**Stated task 1**:
Reproduce the passage on Tewodros II below word for word, in full.

**Text to read**:
--- start ---

Tag: menelik II

Ethiopia: From Tewodros II to Menelik II, 1855-89 [part 2]

Washington: GPO for the Library of Congress, 1991.

Thomas P. Ofcansky and LaVerle Berry, editors.


Tewodros II’s origins were in the Era of the Princes, but his ambitions were not those of the regional nobility. He sought to reestablish a cohesive Ethiopian state and to reform its administration and church. He did not initially claim Solomonic lineage but did seek to restore Solomonic hegemony, and he considered himself the “Elect of God.” Later in his reign, suspecting that foreigners considered him an upstart and seeking to legitimize his reign, he added “son of David and Solomon” to his title.

Emperor Tewodros II (1855-1869). Between 1769 and 1855

Tewodros’s first task was to bring Shewa under his control. During the Era of the Princes, Shewa was, even more than most provinces, an independent entity, its ruler even styling himself negus. In the course of subduing the Shewans, Tewodros imprisoned a Shewan prince, Menelik, who would later become emperor himself. Despite his success against Shewa, Tewodros faced constant rebellions in other provinces. In the first six years of his reign, the new ruler managed to put down these rebellions, and the empire was relatively peaceful from about 1861 to 1863, but the energy, wealth, and manpower necessary to deal with regional opposition limited the scope of Tewodros’s other activities. By 1865 other rebels had emerged, including Menelik, who had escaped from prison and returned to Shewa, where he declared himself negus.

--- end ---

**Data shown**:

--- start ---

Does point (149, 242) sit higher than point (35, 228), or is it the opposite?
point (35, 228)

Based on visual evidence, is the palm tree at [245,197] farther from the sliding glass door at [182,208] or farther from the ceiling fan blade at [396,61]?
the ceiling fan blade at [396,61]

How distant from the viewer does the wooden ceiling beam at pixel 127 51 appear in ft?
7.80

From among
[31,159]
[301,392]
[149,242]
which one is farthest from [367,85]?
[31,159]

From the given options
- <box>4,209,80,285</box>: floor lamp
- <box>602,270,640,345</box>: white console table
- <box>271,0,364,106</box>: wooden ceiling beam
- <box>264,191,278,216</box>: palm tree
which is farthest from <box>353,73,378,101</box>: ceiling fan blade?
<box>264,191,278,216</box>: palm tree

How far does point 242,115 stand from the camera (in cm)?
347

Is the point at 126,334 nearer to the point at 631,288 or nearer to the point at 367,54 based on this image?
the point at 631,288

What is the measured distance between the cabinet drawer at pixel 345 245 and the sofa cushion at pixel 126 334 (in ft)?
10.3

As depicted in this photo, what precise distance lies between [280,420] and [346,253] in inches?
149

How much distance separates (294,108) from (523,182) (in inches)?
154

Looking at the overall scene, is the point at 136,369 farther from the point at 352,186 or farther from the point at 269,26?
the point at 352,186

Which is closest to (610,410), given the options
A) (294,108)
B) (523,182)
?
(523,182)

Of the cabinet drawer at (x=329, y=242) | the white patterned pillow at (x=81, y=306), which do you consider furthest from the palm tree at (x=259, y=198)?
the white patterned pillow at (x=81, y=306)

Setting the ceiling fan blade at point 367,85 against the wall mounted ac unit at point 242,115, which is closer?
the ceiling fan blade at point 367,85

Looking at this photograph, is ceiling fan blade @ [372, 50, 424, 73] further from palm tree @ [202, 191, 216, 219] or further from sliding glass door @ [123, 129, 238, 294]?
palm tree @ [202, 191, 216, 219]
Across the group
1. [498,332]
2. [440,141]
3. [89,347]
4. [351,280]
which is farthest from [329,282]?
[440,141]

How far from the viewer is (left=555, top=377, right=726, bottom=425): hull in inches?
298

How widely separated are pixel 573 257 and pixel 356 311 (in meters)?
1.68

--- end ---

**Stated task 2**:
Write out the stretch of the records from the line containing "Which is closest" through the end of the records, keeping every character unchanged.

**Finished answer 1**:
Tag: menelik II

Ethiopia: From Tewodros II to Menelik II, 1855-89 [part 2]

Washington: GPO for the Library of Congress, 1991.

Thomas P. Ofcansky and LaVerle Berry, editors.


Tewodros II’s origins were in the Era of the Princes, but his ambitions were not those of the regional nobility. He sought to reestablish a cohesive Ethiopian state and to reform its administration and church. He did not initially claim Solomonic lineage but did seek to restore Solomonic hegemony, and he considered himself the “Elect of God.” Later in his reign, suspecting that foreigners considered him an upstart and seeking to legitimize his reign, he added “son of David and Solomon” to his title.

Emperor Tewodros II (1855-1869). Between 1769 and 1855

Tewodros’s first task was to bring Shewa under his control. During the Era of the Princes, Shewa was, even more than most provinces, an independent entity, its ruler even styling himself negus. In the course of subduing the Shewans, Tewodros imprisoned a Shewan prince, Menelik, who would later become emperor himself. Despite his success against Shewa, Tewodros faced constant rebellions in other provinces. In the first six years of his reign, the new ruler managed to put down these rebellions, and the empire was relatively peaceful from about 1861 to 1863, but the energy, wealth, and manpower necessary to deal with regional opposition limited the scope of Tewodros’s other activities. By 1865 other rebels had emerged, including Menelik, who had escaped from prison and returned to Shewa, where he declared himself negus.

**Finished answer 2**:
Which is closest to (610,410), given the options
A) (294,108)
B) (523,182)
?
(523,182)

Of the cabinet drawer at (x=329, y=242) | the white patterned pillow at (x=81, y=306), which do you consider furthest from the palm tree at (x=259, y=198)?
the white patterned pillow at (x=81, y=306)

Setting the ceiling fan blade at point 367,85 against the wall mounted ac unit at point 242,115, which is closer?
the ceiling fan blade at point 367,85

Looking at this photograph, is ceiling fan blade @ [372, 50, 424, 73] further from palm tree @ [202, 191, 216, 219] or further from sliding glass door @ [123, 129, 238, 294]?
palm tree @ [202, 191, 216, 219]
Across the group
1. [498,332]
2. [440,141]
3. [89,347]
4. [351,280]
which is farthest from [329,282]?
[440,141]

How far from the viewer is (left=555, top=377, right=726, bottom=425): hull in inches?
298

How widely separated are pixel 573 257 and pixel 356 311 (in meters)?
1.68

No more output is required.